然而在同时,文化作为那种我已经讨论过的激进的乌托邦景观现在同样不再可能。取而代之的是,文化现在谈论的更多的是冲突和对抗的语言,而不是共识和普遍性。20世纪中期以来支配着政治事务的三大运动:革命民族主义、女性主义和种族斗争,都把文化看作一种实实在在的语言,用它来表达他们的需求,这种方式显然不是传统的工业斗争。
(3)最后,我们正在经历一种从文明与野蛮之间的对立到文明与文化之间的对立的转化。政治左派总是坚持认为文明与野蛮是同步的,而不是递进的,即文明不是某些人认为的,是从野蛮中辛勤挖掘积累而成的,而是说,它们两个是一枚硬币的两面。任何一座教堂都不可能不掩盖着一些鲜血和骸骨,任何一种高级文化都不可能没有痛苦和剥削。但是,现在,文明意味着个体性、普遍性、自主性、反讽、反思、现代性和富裕,而与之相对,文化则意味着集体性、特殊性、自发性、信念、传统和(简单地说)贫困。
很难从地理轴上来勾画这种对立。过去习惯于认为地球的部分是文明的,而其他的则是野蛮的,与之相对,现在是一些部分拥有文明,而其他部分拥有文化。谁说我们的思想没有进步?留给左派的唯一问题是,在他们猛烈地瓦解这种臭名昭著的意识形态的对比之前,所谓的文明的一些方面确实是弥足珍贵的和进步的,而所谓的文化的一些方面是确实是偏执狭窄和愚昧无知的。[6]我不遗余力地想强调这一点,我也希望各位来思考它。


本文原载于《国际社会主义》第122期,2009年3月



[1] 本文原载于《国际社会主义》第122期(2009年3月),译文参考了陈华锋先生的节译(《文化与社会主义》,载《国外理论动态》,2009年第9期),特此说明并致谢。另外,本文的所有注释皆为译者所加,不再一一说明。

[2] 爱德华·邦德(Edward Bond),1937年生,英国剧作家。他出生于伦敦工人家庭,15岁辍学做工,22岁开始写戏。他强烈关注现代生活中的暴力问题,主张改变产生暴力的社会条件。

[3]《小杜丽》(Little Dorrit)是英国作家狄更斯的长篇小说。

[4] 李尔王的原话:啊!不要跟我说什么需要不需要,最卑贱的乞丐,也有他的不值钱的身外之物;人生除了天然的需要以外,要是没有其它的享受,那和畜类的生活有什么分别呢?

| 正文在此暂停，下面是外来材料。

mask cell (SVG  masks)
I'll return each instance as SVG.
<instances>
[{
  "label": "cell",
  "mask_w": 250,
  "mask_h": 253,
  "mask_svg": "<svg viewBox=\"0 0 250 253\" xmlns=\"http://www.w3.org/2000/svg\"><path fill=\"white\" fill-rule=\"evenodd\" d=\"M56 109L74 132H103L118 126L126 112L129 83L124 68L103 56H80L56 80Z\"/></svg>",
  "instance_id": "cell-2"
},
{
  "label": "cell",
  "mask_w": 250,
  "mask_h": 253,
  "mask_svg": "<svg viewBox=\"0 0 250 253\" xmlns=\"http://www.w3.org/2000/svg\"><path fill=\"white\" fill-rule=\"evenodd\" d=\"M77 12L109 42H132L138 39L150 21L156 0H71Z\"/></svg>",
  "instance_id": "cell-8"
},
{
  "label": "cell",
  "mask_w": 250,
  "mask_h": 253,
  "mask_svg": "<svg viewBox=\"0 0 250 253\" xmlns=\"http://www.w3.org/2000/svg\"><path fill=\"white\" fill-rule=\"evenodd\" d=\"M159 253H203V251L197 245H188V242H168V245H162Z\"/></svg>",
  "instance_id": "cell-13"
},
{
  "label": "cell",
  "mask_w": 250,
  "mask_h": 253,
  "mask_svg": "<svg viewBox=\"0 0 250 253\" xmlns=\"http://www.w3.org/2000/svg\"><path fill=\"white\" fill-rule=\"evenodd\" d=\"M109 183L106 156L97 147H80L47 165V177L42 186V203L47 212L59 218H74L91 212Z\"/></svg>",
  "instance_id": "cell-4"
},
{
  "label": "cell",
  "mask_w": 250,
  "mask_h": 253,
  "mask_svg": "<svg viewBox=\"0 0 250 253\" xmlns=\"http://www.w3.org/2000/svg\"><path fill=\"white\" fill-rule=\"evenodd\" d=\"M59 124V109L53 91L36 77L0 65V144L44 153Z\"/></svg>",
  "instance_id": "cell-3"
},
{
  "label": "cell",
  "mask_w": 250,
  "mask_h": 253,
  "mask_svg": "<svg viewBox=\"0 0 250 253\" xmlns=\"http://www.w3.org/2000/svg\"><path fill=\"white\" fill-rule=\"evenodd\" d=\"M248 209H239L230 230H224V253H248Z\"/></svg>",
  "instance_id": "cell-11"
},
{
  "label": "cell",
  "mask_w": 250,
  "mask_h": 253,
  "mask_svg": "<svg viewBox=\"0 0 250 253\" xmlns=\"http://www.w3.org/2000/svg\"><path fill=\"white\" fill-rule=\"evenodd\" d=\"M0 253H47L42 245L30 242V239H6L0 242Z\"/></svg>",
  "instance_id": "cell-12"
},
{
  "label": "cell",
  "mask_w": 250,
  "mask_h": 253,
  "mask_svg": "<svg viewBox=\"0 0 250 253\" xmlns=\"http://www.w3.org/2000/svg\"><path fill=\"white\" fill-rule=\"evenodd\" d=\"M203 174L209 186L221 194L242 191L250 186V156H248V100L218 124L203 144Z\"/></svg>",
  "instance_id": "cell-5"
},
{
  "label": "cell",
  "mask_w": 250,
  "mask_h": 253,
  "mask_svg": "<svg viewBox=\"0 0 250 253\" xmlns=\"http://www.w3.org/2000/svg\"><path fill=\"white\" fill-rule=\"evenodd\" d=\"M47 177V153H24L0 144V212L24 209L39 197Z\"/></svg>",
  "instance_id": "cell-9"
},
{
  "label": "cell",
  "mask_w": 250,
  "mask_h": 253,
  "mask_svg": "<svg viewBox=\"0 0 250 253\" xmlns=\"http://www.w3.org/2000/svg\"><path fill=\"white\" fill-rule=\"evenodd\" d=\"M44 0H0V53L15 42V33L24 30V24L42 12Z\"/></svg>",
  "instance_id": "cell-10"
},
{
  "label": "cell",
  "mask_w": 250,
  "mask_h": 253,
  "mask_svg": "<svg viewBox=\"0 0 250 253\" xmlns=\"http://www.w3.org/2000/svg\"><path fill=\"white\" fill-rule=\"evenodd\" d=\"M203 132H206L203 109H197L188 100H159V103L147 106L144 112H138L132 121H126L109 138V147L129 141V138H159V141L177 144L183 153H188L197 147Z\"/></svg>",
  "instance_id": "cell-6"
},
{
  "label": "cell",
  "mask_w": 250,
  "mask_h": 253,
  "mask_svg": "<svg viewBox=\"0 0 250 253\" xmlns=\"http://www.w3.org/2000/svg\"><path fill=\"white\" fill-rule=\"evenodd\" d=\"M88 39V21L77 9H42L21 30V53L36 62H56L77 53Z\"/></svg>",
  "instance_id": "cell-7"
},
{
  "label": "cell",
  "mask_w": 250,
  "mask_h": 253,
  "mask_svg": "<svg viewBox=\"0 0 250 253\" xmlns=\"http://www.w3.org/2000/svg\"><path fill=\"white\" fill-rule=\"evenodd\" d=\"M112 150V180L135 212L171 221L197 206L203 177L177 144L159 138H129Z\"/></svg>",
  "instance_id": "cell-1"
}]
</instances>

[5] 伊格尔顿在这里有误,这句话是两只眼珠都被挖去的葛罗斯特所说的。

Culture and socialism

 

Issue: 122
Posted: 31 March 09

Terry Eagleton

All human beings are prematurely born, helpless and dependent, unable to look after themselves. This applies not just to Oxbridge dons but to the whole of the human species. Later on, if all goes well, we will achieve a degree of autonomy—but only on the basis of a continuing dependency, this time on culture rather than nature. Only through the form of dependence on others we call culture can we come to be self-sufficient, which is no doubt one reason why the word “monster” in classical antiquity meant among other things one who sees himself as self-dependent and to that extent is in conflict with his or her creaturely nature. Sophocles’s Oedipus is a case in point—that canny entrepreneur of himself whose suppressed parentage will return to destroy him. We all like to fantasise that we have a posher pedigree than we actually do or (even more deludedly) that we have no pedigree at all—that we sprang from our own heads or loins. Since that which was never born can never die, this yields us the comforting illusion of immortality.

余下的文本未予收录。